* SET PROBLEM: From the listing below, extract each line that contains the string "farther". The match is case-sensitive.

* EXERCISE INPUTS:
———
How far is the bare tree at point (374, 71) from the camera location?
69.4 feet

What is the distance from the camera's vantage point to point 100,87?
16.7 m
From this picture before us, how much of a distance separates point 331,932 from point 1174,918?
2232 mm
———
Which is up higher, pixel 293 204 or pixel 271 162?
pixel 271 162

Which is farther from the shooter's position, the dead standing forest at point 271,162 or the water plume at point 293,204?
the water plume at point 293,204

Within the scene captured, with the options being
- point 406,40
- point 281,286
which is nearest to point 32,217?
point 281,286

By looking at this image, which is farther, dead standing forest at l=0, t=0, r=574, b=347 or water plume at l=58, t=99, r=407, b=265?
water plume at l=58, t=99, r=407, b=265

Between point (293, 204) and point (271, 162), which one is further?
———
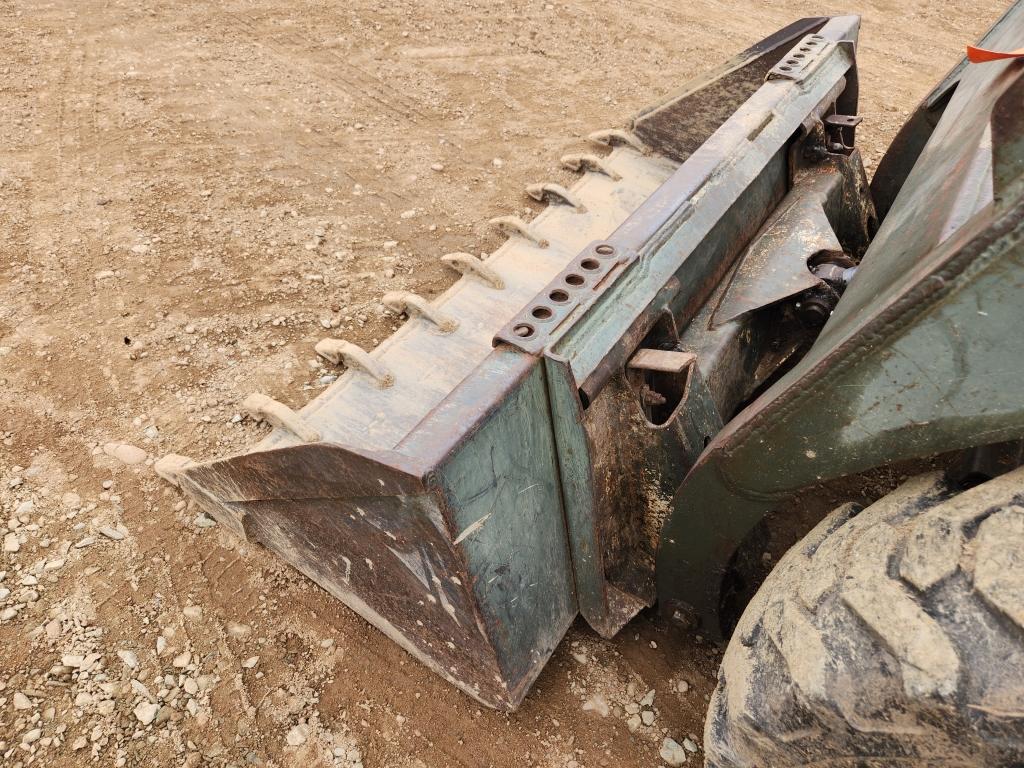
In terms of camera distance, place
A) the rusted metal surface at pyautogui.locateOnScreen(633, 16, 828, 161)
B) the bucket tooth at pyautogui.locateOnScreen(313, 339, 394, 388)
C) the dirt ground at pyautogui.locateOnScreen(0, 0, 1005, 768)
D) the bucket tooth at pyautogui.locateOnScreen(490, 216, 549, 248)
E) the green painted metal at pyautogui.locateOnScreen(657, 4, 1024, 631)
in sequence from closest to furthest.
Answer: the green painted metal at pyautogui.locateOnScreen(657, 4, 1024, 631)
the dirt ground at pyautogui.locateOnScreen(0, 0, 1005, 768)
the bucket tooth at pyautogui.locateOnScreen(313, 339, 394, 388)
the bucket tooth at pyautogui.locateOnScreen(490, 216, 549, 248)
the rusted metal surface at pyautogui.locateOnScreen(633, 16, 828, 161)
———
* ANSWER FOR THE TASK:
Which is farther from the shooter's position, the dead standing forest at point 271,162 or the water plume at point 293,204?
By looking at this image, which is farther, dead standing forest at l=0, t=0, r=574, b=347 or water plume at l=58, t=99, r=407, b=265?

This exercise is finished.